Health plans have tried to privilege primary care in the past, and were beaten back. The gatekeeper model was created by health plans, not doctors. Yes, plans have gone along with CMS in the mistake of making specialist care far more lucrative than primary care. It can certainly be argued that they made mistakes in the past and that they are not taking enough risks to drive change now, but most are quite aware of the value of primary care and are exploring ways to improve it.

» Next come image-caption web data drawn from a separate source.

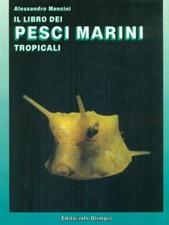 IL LIBRO DEI PESCI MARINI TROPICALI MANCINI ALESSANDRO EDITORIALE OLIMPIA 1993
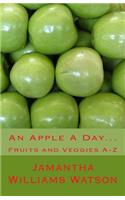 Apple A Day...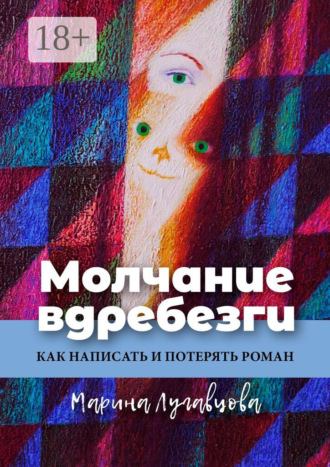 Молчание вдребезги. Как написать и потерять роман. Марина Лугавцова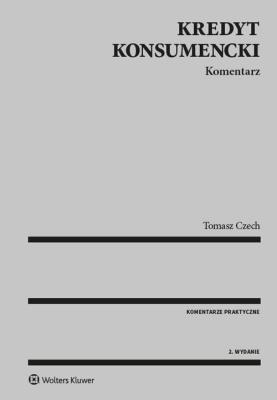 Kredyt konsumencki. Autor: Czech Tomasz. SmakLiter.pl Okładka książki Kredyt konsumencki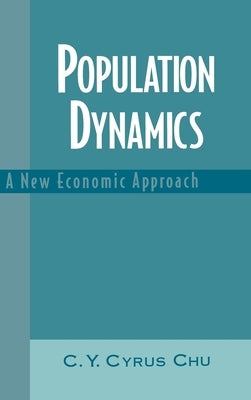 Population Dynamics: A New Economic Approach by Chu, C. y. Cyrus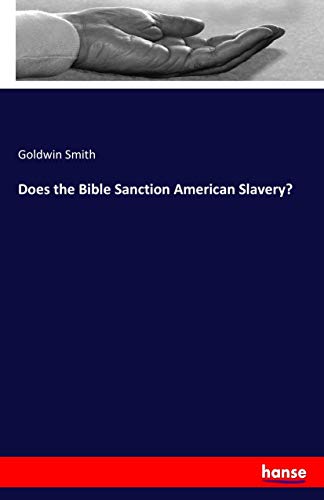 Does the Bible Sanction American Slavery? - Goldwin Smith Kartoniert (TB)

Final thought: I think you overestimate how much employers understand the value of primary care. Very large employers tend to be sophisticated, but the vast middle and small group market is really still not getting it. They tend to think of health in passive terms and sickness as something that happens to a person in the natural order of things, rather than something that an employer and its health plan should be designed to control. They operate on the treatment model rather than the prevention model, and what they care about as a purchaser is how much treatment they can buy with their dollar. This is supported by surveys we’ve done and isn’t just from anecdotes of salespeople. It’s beginning to change, but we’re not close to the inflection point of the “S” curve yet.